Cordilleran Section - 106th Annual Meeting, and Pacific Section, American Association of Petroleum Geologists (27-29 May 2010)

Paper No. 3
Presentation Time: 8:30 AM-12:00 PM

ESTIMATION OF TRUE TAXONOMIC LONGEVITIES FROM OBSERVED FOSSIL RANGES: A COMPARISON OF TWO METHODS


RIVERA, Alexei A., Department of Paleobiology, Smithsonian Institution, Washington, DC 20013-7012, alexei.a.rivera@gmail.com

Many problems in evolutionary paleobiology require adequate knowledge of the times of origination and extinction of taxa. Because of the incomplete and biased nature of the fossil record, however, observed temporal ranges may underestimate true taxonomic durations or longevities. Several methods estimate the extent of truncation of lower and upper range boundaries, and thus provide a measure of the completeness of the fossil record. The classical approach uses the number of fossil horizons and the length of the observed range to establish confidence intervals on the range endpoints. Its central assumptions are 1) a random distribution of fossil horizons and 2) continuous and uniform sampling of the stratigraphic range, which may preclude analysis of discretely sampled deep-sea drilling cores (e.g., a wide variety of micropaleontological data).
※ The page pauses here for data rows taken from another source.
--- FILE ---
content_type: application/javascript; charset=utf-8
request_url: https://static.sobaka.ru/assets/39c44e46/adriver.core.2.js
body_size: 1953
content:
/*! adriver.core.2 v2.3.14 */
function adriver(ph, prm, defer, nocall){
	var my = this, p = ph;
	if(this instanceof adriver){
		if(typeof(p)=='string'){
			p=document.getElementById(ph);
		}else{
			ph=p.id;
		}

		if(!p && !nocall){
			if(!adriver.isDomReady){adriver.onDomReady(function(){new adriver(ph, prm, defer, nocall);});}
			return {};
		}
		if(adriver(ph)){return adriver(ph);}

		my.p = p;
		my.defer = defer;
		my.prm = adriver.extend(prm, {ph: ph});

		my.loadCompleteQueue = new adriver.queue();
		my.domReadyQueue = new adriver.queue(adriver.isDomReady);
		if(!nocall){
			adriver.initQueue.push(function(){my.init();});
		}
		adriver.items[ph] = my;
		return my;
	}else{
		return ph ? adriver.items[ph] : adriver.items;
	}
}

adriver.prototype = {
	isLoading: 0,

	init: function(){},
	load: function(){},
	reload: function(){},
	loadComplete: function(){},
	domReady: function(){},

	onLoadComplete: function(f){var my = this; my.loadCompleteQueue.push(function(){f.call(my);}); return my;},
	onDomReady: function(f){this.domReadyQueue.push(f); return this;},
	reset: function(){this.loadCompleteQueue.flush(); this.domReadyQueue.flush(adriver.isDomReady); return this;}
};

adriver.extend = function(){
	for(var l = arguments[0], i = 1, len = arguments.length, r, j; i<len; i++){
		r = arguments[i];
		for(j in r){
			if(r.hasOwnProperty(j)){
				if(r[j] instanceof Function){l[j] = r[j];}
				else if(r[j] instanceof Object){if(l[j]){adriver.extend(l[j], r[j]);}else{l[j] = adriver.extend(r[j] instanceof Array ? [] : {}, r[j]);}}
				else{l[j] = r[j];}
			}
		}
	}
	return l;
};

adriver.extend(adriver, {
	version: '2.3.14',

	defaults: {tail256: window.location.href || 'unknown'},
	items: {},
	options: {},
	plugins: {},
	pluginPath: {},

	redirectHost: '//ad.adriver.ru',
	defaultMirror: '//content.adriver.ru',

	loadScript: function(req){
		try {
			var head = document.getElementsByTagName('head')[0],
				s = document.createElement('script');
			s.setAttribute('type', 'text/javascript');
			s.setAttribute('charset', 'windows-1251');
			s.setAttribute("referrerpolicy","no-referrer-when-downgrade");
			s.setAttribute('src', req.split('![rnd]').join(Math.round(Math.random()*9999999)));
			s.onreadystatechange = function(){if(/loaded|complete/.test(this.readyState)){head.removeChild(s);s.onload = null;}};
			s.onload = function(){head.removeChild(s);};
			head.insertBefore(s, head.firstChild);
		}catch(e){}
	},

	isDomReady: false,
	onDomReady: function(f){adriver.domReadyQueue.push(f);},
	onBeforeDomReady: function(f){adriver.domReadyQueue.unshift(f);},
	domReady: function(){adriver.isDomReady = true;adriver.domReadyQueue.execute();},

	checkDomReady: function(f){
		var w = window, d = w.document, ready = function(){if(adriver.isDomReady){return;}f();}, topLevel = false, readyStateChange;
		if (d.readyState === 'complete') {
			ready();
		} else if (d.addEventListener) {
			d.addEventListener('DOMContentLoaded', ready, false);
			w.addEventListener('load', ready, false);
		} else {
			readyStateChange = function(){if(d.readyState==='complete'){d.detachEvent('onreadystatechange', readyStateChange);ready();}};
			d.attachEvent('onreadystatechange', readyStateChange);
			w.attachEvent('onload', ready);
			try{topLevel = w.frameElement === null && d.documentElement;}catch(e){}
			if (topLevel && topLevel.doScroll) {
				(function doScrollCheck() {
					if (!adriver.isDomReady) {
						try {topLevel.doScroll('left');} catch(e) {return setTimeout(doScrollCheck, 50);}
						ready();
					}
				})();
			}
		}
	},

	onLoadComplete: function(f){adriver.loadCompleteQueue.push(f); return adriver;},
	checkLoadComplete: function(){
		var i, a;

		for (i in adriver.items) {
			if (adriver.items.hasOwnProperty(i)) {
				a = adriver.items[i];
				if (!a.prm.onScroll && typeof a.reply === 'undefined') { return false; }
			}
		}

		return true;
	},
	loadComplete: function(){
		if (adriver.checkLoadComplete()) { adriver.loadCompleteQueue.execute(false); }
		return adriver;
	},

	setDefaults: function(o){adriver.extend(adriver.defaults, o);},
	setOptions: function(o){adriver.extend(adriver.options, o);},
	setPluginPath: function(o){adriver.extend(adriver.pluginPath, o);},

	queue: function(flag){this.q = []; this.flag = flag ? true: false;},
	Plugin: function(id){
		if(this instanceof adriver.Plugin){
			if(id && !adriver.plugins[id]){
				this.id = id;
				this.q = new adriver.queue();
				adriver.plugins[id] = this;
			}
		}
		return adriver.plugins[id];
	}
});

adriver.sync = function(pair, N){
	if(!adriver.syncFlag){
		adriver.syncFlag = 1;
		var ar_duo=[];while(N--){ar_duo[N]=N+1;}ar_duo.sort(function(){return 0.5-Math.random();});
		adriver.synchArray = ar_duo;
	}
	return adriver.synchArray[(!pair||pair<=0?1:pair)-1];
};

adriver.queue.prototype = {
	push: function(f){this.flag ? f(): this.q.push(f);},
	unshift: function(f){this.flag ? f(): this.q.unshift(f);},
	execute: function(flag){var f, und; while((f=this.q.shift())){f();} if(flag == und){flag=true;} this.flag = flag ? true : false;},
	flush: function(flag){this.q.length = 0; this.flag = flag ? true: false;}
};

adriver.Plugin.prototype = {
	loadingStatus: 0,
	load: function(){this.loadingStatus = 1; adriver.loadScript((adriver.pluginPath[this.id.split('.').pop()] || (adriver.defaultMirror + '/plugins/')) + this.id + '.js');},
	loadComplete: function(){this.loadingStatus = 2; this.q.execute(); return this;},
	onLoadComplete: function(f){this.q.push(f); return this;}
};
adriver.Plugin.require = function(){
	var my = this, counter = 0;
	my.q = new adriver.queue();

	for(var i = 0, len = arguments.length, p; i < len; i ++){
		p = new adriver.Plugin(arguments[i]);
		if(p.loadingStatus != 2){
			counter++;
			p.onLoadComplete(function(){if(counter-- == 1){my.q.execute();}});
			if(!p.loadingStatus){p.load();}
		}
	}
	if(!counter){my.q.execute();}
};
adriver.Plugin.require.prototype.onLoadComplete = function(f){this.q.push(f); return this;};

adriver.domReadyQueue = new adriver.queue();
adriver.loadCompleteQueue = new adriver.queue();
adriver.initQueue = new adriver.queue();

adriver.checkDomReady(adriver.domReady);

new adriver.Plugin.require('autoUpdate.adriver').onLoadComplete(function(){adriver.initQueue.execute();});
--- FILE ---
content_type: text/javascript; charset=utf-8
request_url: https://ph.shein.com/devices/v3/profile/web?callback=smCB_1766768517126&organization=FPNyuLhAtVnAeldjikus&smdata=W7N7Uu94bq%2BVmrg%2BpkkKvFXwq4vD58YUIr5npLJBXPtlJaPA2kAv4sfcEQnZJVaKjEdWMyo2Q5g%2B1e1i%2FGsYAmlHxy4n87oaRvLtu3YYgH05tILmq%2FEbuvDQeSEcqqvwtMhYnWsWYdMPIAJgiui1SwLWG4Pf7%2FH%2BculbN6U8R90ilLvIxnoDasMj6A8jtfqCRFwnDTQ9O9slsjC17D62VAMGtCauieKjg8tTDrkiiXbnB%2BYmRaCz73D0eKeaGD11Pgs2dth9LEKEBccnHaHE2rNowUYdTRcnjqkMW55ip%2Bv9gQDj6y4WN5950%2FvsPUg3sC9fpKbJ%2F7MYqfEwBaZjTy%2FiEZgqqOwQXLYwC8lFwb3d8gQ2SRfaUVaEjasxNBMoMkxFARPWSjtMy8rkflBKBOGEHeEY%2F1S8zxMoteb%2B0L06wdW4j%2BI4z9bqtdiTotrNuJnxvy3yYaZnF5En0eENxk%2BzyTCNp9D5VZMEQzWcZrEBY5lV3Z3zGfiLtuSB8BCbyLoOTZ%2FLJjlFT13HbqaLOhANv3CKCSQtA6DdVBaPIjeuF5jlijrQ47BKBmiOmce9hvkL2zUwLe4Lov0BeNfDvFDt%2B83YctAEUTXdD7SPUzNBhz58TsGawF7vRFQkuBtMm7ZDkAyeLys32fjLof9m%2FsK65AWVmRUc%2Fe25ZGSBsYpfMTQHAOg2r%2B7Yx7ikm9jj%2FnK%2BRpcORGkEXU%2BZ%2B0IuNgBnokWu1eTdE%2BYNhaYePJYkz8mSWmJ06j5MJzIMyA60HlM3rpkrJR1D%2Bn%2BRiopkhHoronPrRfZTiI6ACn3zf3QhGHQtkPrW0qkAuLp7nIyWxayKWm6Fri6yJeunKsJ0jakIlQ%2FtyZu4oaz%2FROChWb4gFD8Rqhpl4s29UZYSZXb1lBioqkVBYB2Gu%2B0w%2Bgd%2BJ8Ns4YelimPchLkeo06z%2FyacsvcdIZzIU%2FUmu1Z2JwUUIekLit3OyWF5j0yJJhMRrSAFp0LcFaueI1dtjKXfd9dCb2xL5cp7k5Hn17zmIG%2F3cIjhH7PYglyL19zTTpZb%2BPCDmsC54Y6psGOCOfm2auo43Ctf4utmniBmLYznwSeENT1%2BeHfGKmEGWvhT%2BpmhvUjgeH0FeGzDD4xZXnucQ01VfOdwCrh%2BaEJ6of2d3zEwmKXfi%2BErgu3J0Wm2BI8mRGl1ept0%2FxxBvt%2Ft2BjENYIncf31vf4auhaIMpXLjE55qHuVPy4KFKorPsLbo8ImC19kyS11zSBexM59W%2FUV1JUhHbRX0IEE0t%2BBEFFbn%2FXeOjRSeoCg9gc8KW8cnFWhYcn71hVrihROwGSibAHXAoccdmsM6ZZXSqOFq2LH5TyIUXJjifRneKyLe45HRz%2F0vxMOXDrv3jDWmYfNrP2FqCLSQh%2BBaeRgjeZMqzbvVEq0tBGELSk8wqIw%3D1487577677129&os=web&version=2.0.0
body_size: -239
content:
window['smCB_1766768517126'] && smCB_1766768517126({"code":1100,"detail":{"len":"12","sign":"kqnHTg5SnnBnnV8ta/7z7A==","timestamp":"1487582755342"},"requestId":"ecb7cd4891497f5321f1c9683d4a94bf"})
A new method incorporates estimates of extinction and preservation rate in a branching model of cladogenesis. This approach has the advantage of requiring only first and last appearance data (making it applicable to commonly used compendia of fossil ranges), and the frequency of singleton taxa. Unlike classical confidence intervals, it also requires an explicit estimate of the number of subtaxa existing during a taxon’s first appearance datum, as well as a formal model of taxonomic diversification. Sufficient sample size is critical; available data may allow the method to estimate the time of origin of Aves but not Archaeopteryx, for example. This method is thus perhaps best suited for estimating the true longevities of higher taxa. Both methods are vulnerable to variable sedimentological regimes; if the disappearance of a taxon merely reflects the closing of a taphonomic window, neither technique can properly estimate its true time of extinction. I compare these two methods using case studies from the fossil records of trilobites, scleractinian corals, inoceramid bivalve mollusks, and titanotheres.